◆ WORK REQUIRED ◆
When you transcribe the entries below, begin at their first line and stop after the line containing "<title>18.223.247.115 | US</title>"; pictures stay out.

◆ EXTRACTED RECORDS ◆

>>>>>

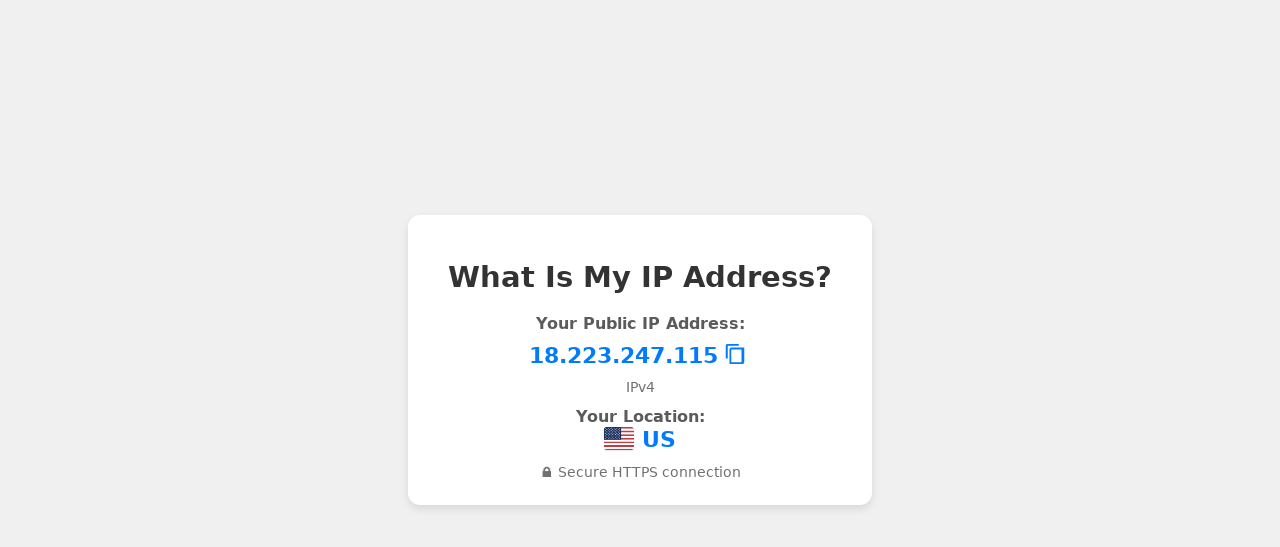

--- FILE ---
content_type: text/html
request_url: https://viewip.org/
body_size: 2275
content:
<!DOCTYPE html>
<html lang="en">
<head>
  <meta charset="UTF-8" />
  <meta name="viewport" content="width=device-width, initial-scale=1.0" />
  <title>18.223.247.115 | US</title>
  <meta name="description" content="View your IP address instantly — no logs, no tracking, completely private." />
  <meta name="theme-color" content="#007bff" media="(prefers-color-scheme: light)" />
  <meta name="theme-color" content="#1e1e1e" media="(prefers-color-scheme: dark)" />
  <meta name="mobile-web-app-capable" content="yes" />
  <meta name="apple-mobile-web-app-capable" content="yes" />
  <meta name="apple-mobile-web-app-title" content="IP Viewer" />
  <meta name="application-name" content="IP Viewer" />
  <link rel="icon" href="data:image/svg+xml,<svg xmlns='http://www.w3.org/2000/svg' viewBox='0 0 24 24' fill='%23007bff'><path d='M12 2a10 10 0 1 0 0 20 10 10 0 0 0 0-20zm7.938 9H16.9a14.1 14.1 0 0 0-1.428-5.25A8.01 8.01 0 0 1 19.938 11zM12 4c.8 0 2.195 1.695 2.898 5H9.102C9.805 5.695 11.2 4 12 4zM8.528 5.75A14.1 14.1 0 0 0 7.1 11H4.062A8.01 8.01 0 0 1 8.528 5.75zM4.062 13H7.1a14.1 14.1 0 0 0 1.428 5.25A8.01 8.01 0 0 1 4.062 13zM12 20c-.8 0-2.195-1.695-2.898-5h5.796C14.195 18.305 12.8 20 12 20zm3.472-1.25A14.1 14.1 0 0 0 16.9 13h3.038a8.01 8.01 0 0 1-4.466 5.75z'/></svg>" type="image/svg+xml" />

    <script async src="https://www.googletagmanager.com/gtag/js?id=G-E9TJLFB006"></script>
  <script>
    window.dataLayer = window.dataLayer || [];
    function gtag(){dataLayer.push(arguments);}
    gtag('js', new Date());
    gtag('config', 'G-E9TJLFB006');
  </script>

  <style>
    :root {
      color-scheme: light dark;
      --bg: #f0f0f0;
      --fg: #333;
      --card-bg: #fff;
      --accent: #007bff;
      --shadow: rgba(0,0,0,0.1);
    }
    @media (prefers-color-scheme: dark) {
      :root {
        --bg: #121212;
        --fg: #eee;
        --card-bg: #1e1e1e;
        --shadow: rgba(0,0,0,0.5);
      }
    }
    body {
      font-family: system-ui, sans-serif;
      display: flex;
      flex-direction: column;
      justify-content: center;
      align-items: center;
      height: 100vh;
      margin: 0;
      background-color: var(--bg);
      color: var(--fg);
      animation: fadeIn 0.5s ease-out;
    }
    @keyframes fadeIn {
      from { opacity: 0; transform: translateY(10px); }
      to { opacity: 1; transform: translateY(0); }
    }
    .container {
      background-color: var(--card-bg);
      padding: 25px 40px;
      border-radius: 12px;
      box-shadow: 0 4px 8px var(--shadow);
      text-align: center;
      min-width: 320px;
      max-width: 90%;
    }
    .info-item { margin: 12px 0; }
    .info-label { font-weight: 600; opacity: 0.8; }
    .ip-row { 
      display: flex;
      align-items: center;
      justify-content: center;
      flex-wrap: wrap;
      gap: 8px;
      margin-top: 4px;
    }
    #ip-display, #location-display {
      font-size: 1.4em;
      font-weight: bold;
      color: var(--accent);
	  word-break: break-all;
	  overflow-wrap: break-word;
	  text-align: center;
	  max-width: 100%;
    }
    .flag-icon {
        width: 30px;
        height: auto;
        border-radius: 3px;
        margin-right: 8px;
        box-shadow: 0 1px 2px var(--shadow);
        vertical-align: middle;
    }
    .ip-type {
      font-size: 0.9em;
      opacity: 0.7;
      margin-top: 5px;
    }
    .copy-btn {
      background: none;
      border: none;
      cursor: pointer;
      padding: 6px;
      border-radius: 6px;
      transition: background-color 0.3s ease;
    }
    .copy-btn:hover {
      background-color: rgba(0,0,0,0.08);
    }
    svg {
      width: 22px;
      height: 22px;
      fill: var(--accent);
    }
    .small-info {
      font-size: 0.85em;
      margin-top: 12px;
      opacity: 0.7;
    }
  </style>
</head>
<body>

  <div class="container">
	<h1 style="font-size: 1.8em; margin-bottom: 20px;">What Is My IP Address?</h1>
    <div class="info-item">
      <div class="info-label">Your Public IP Address:</div>
      <div class="ip-row">
        <div id="ip-display">18.223.247.115</div>
        <button class="copy-btn" id="copy-ip-button" title="Copy IP">
          <svg viewBox="0 0 24 24">
            <path d="M16 1H4a2 2 0 0 0-2 2v14h2V3h12V1zm3 4H8a2 2 0 0 0-2 2v16h14a2 2 0 0 0 2-2V5zm0 16H8V7h11v14z"/>
          </svg>
        </button>
      </div>
      <div class="ip-type">IPv4</div>
    </div>

    <div class="info-item">
      <div class="info-label">Your Location:</div>
      <div class="ip-row" style="margin-top: 0; gap: 4px;">
          <img src="https://cdnjs.cloudflare.com/ajax/libs/flag-icon-css/3.5.0/flags/4x3/us.svg" alt="Flag" class="flag-icon" />
          <div id="location-display">US</div>
      </div>
    </div>

    <div class="small-info">
      🔒 Secure HTTPS connection
    </div>
  </div>

  <script>
    function copyToClipboard(text) {
      navigator.clipboard.writeText(text).then(() => {
        const btn = document.getElementById('copy-ip-button');
        const original = btn.innerHTML;
        btn.innerHTML = '<svg viewBox="0 0 24 24"><path d="M20.285 2.859l-11.18 11.18-4.391-4.392-1.414 1.415 5.805 5.805 12.594-12.595z"/></svg>';
        setTimeout(() => btn.innerHTML = original, 1000);
      });
    }
    document.getElementById('copy-ip-button').addEventListener('click', () => {
      const ip = document.getElementById('ip-display').innerText;
      copyToClipboard(ip);
    });
  </script>
<script defer src="https://static.cloudflareinsights.com/beacon.min.js/vcd15cbe7772f49c399c6a5babf22c1241717689176015" integrity="sha512-ZpsOmlRQV6y907TI0dKBHq9Md29nnaEIPlkf84rnaERnq6zvWvPUqr2ft8M1aS28oN72PdrCzSjY4U6VaAw1EQ==" data-cf-beacon='{"version":"2024.11.0","token":"03f09fd991d34fd589a4ee2136d29d6b","r":1,"server_timing":{"name":{"cfCacheStatus":true,"cfEdge":true,"cfExtPri":true,"cfL4":true,"cfOrigin":true,"cfSpeedBrain":true},"location_startswith":null}}' crossorigin="anonymous"></script>
</body>
</html>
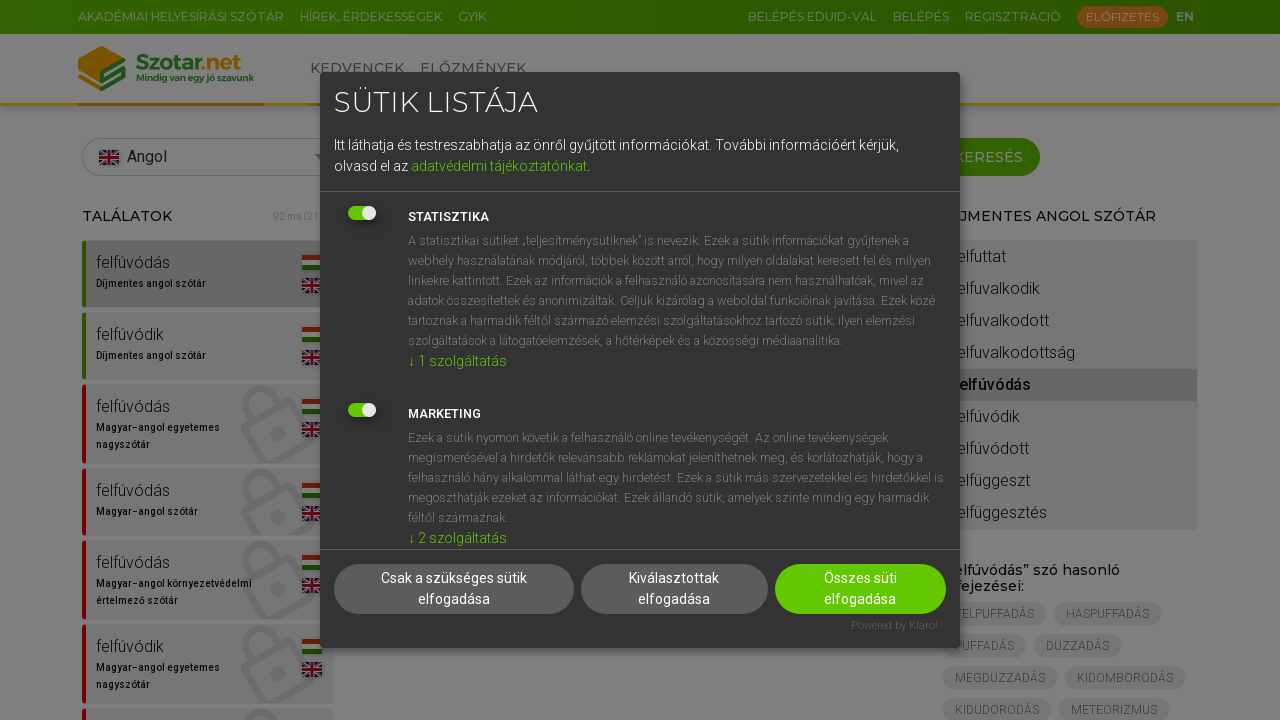

--- FILE ---
content_type: image/svg+xml
request_url: https://www.szotar.net/assets/images/common/locked.svg
body_size: 831
content:
<?xml version="1.0" encoding="UTF-8"?><svg xmlns="http://www.w3.org/2000/svg" viewBox="0 0 64 73"><defs><style>.a{fill:#aaa;isolation:isolate;opacity:.3;}</style></defs><path class="a" d="M35.295,47.948c3.16-1.82,4.24-5.861,2.42-9.012s-5.86-4.241-9.011-2.41c-3.16,1.82-4.24,5.861-2.42,9.012h0c1.83,3.141,5.86,4.221,9.011,2.41Zm2.3-35.626l-2.86,1.65-3.3-5.711C26.885,.36,16.784-2.341,8.893,2.21,.993,6.771-1.707,16.863,2.853,24.754l3.3,5.711-2.86,1.65c-3.15,1.83-4.22,5.851-2.42,9.012l16.511,28.585c1.83,3.141,5.86,4.221,9.011,2.41l34.312-19.803c3.15-1.83,4.22-5.851,2.42-9.012L46.616,14.732c-1.83-3.151-5.86-4.231-9.021-2.42h0v.01ZM8.283,21.623c-2.83-4.891-1.15-11.152,3.75-13.972,4.89-2.82,11.151-1.15,13.981,3.741l3.3,5.711L11.584,27.334l-3.3-5.711Zm49.123,24.994l-34.312,19.803L6.583,37.836,40.896,18.033l16.511,28.585Z"/></svg>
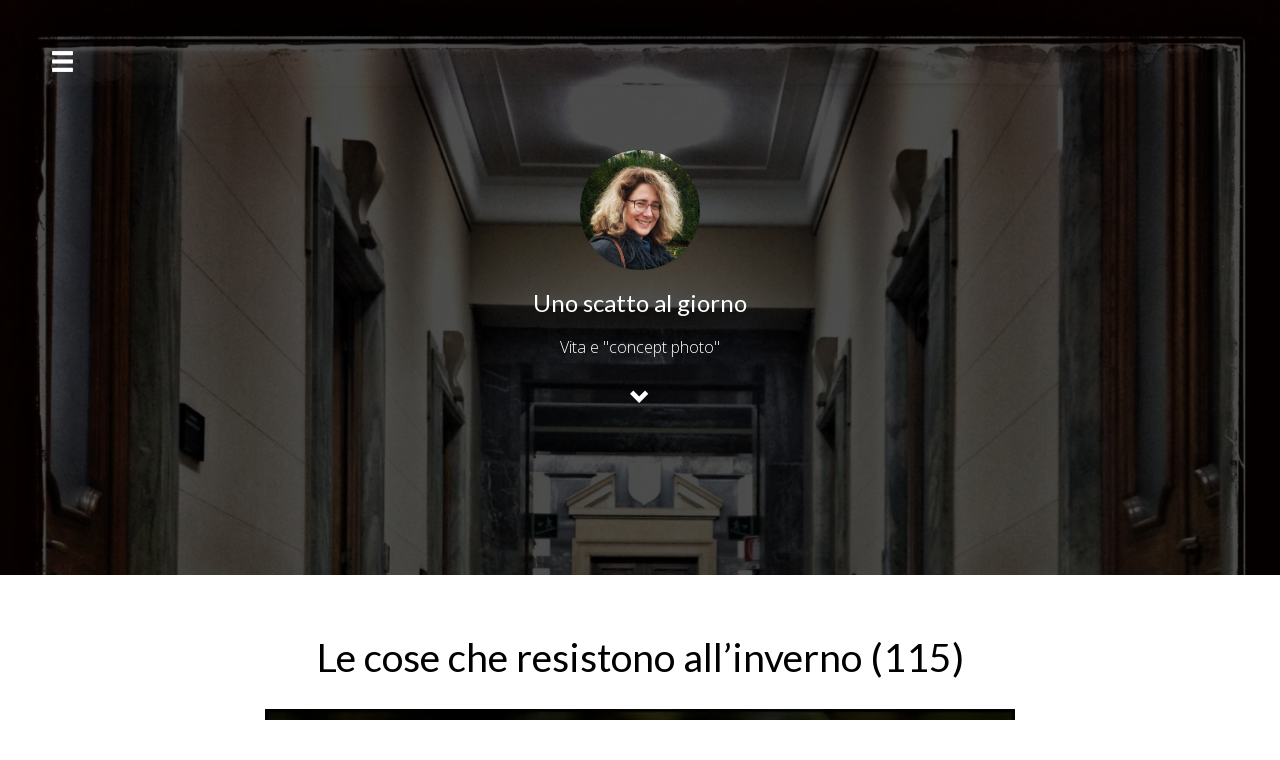

--- FILE ---
content_type: text/javascript
request_url: https://365.caramellamenta.com/wp-content/themes/photos/assets/js/scripts.js?ver=6.9
body_size: 301
content:
jQuery(document).ready(function($) {

	// Smooth Scroll
	jQuery('a[href*="#"]').click(function() {
		if (location.pathname.replace(/^\//,'') == this.pathname.replace(/^\//,'') && location.hostname == this.hostname) {
			var target = jQuery(this.hash);
			target = target.length ? target : jQuery('[name=' + this.hash.slice(1) +']');
			if (target.length) {
				jQuery('html,body').animate({
					scrollTop: target.offset().top
				}, 1200);
				return false;
			}
		}
	});
	
	// init Masonry
	var $photogrid = $('.photogrid').masonry({
		itemSelector: '.photogrid-item',
		percentPosition: true,
		columnWidth: '.photogrid-sizer'
	});
	// layout Isotope after each image loads
	$photogrid.imagesLoaded().progress( function() {
		$photogrid.masonry();
	});

	var menuLeft = document.getElementById( 'push-menu-id' ),
		showLeftPush = document.getElementById( 'showLeftPush' ),
		closeMenu = document.getElementById( 'close-menu' ),
		body = document.body;

	showLeftPush.onclick = function() {
		classie.toggle( this, 'active' );
		classie.toggle( body, 'push-menu-push-toright' );
		classie.toggle( menuLeft, 'push-menu-open' );
		disableOther( 'showLeftPush' );
	};

	function disableOther( button ) {
		if( button !== 'showLeftPush' ) {
			classie.toggle( showLeftPush, 'disabled' );
		}
	}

<<<<<

◆ WRITTEN RESPONSE ◆
--- FILE ---
content_type: text/html
request_url: https://viewip.org/
body_size: 2275
content:
<!DOCTYPE html>
<html lang="en">
<head>
  <meta charset="UTF-8" />
  <meta name="viewport" content="width=device-width, initial-scale=1.0" />
  <title>18.223.247.115 | US</title>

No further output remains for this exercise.